Вообще-то мегалодоны вымерли. Но знаете, от мертвых можно всего ожидать.

Даже если выкинуть из окна кретина Козырева, и дуру Чугункову с ее розовым айфончиком, и всех училок с первоклопами, все равно останется некий звук. Неслышная песня школьных коридоров. Унылая и безнадежная, как у ирландских рыбаков, захваченных бурей. Ирландские рыбаки, понимая, что не вернутся домой, начинали петь. Так они прощались со своей жизнью. А поскольку и жизнь у них была тоскливая, и смерть противная, в ледяной воде, то песня получалась глухой и однообразной. Ирландские детишки, заслышав ее на берегу, понимали, что трески сегодня к ужину не дождутся. Да и папочку тоже.

Ладно, про рыбаков я все сочинила. Вряд ли они пели, завидя большую волну. Наверное, просто орали друг на друга, надеясь, что, если погромче обматерить какого-нибудь Галлахера или Бреннана, те внезапно включат соображалку, найдут выход и всех спасут. Мои родители рассуждают так же. И соседи моих родителей. В общем, все. Они считают, что, если как следует на меня наорать, выйдет толк.

И знаете что?

Они правы.

Географичка ползет пальцем по списку учащихся.

– Нечаева, к доске.

Я обвожу класс насмешливым взглядом. Все притихли, ожидая бесплатного развлечения.

– Ну же, Нечаева! Атмосферные явления, – подсказала старуха.

Шпилька покачивается у нее на затылке, как ключик от дверцы. Поверни – а внутри иссохшей учительской черепушки старенькое расстроенное пианино, две канарейки, дырчатая шаль и подписка на газету «Правда». Между прочим, эта газета до сих пор у нас на антресолях валяется. Желтая, точно прокуренная.

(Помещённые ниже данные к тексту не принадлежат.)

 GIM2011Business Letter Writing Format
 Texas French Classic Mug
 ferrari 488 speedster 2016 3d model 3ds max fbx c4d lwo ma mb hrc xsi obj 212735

– Я не знаю, что отвечать, Инна Сергеевна.

– Про тайфуны, смерчи и торнадо.

Блин, какая зануда!

– Смерч, тайфуны и торнадо нафиг нам сюда не надо, – сообщила я.

Класс заржал.

До географички дошло, что я просто не готова к уроку. Я ожидала, что она, как обычно, скажет: «Садись, Нечаева, два» – и вся эта глупость закончится. Но Инна Сергеевна мигнула два раза, словно заводная кукла, чуть наклонилась вперед – клянусь, я расслышала механический скрип, – и отчетливо выговорила, обращаясь куда-то к портрету Миклухо-Маклая:

– Если вы видите смерч и вам кажется, что он не движется, это значит, что он движется прямо на вас.

Все замолчали. Я откровенно растерялась. Это было так странно, словно в соседе, вечно рыгающем тупом пьянчуге, вдруг прорезался оракул. Пока ее рука выводила двойку напротив моей фамилии, я вернулась на свое место и села в полной тишине.

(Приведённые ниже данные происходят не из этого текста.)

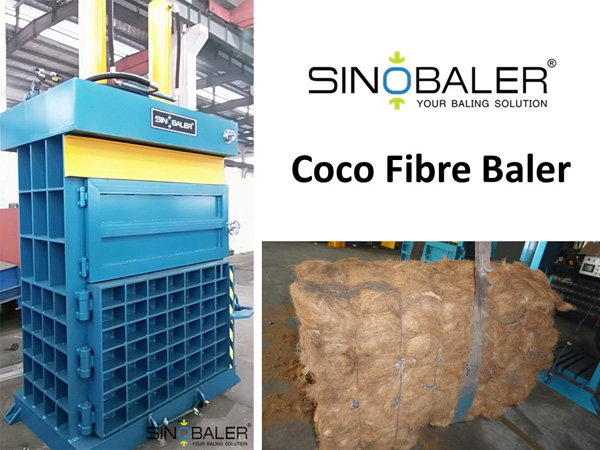 Coco Fibre Baler Machine / Coco Fiber Baling Press Machine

– Рубцов, к доске, – сказала географичка.


В две тысячи двенадцатом я видела беду. Видела, как она застыла в сухом воздухе – поодаль, как мне казалось.

Все это время я смотрела на нее, как последняя дура, не понимая, что она движется прямехонько ко мне. А потом она прошлась по нам вихрем и разметала в клочья нашу маленькую жизнь.

2

Но в две тысячи восьмом всего этого я даже представить не могла. Да мне и не особенно нравилось что-то представлять. Карамазов часто повторял: «Память – блестящая, воображения – ноль». И складывал из указательного и большого пальцев морщинистый кружок, поросший черными волосками.

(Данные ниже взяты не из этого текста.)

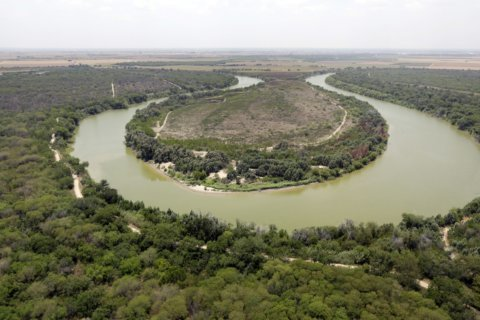 On the lower Rio Grande, a glimpse at the border Trump wants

Поразительное дело: весь Карамазов седой и пушистый, как персик. А руки будто от другого владельца. Остались из тех времен, когда он еще был могучим брюнетом.

Это сам Дима-дед так про себя говорит. «В те времена, когда я был могучим брюнетом…» Я каждый раз хохочу. «Ах, безжалостное детство! Отчего тебе, Санечка, так трудно поверить, что я был молод и красив? И фотографии не убеждают? О, скептичное дитя нашего разуверившегося века!»

«Натырили фоток с чужих помоек – а теперь в уши мне льете!»

Этот диалог повторялся у нас в разных вариантах. Я отказывалась признавать, что портреты дрищеватого мужика с такой высокомерной морденью, что только сниматься в фильмах про благородную жизнь, и нынешний жирный мохнатый старикашка – чисто поседевший шмель – имеют между собой что-то общее.

Конечно, все это было еще до того, как Карамазов стал престарелым извращенцем. После-то нам было уже не до разговоров.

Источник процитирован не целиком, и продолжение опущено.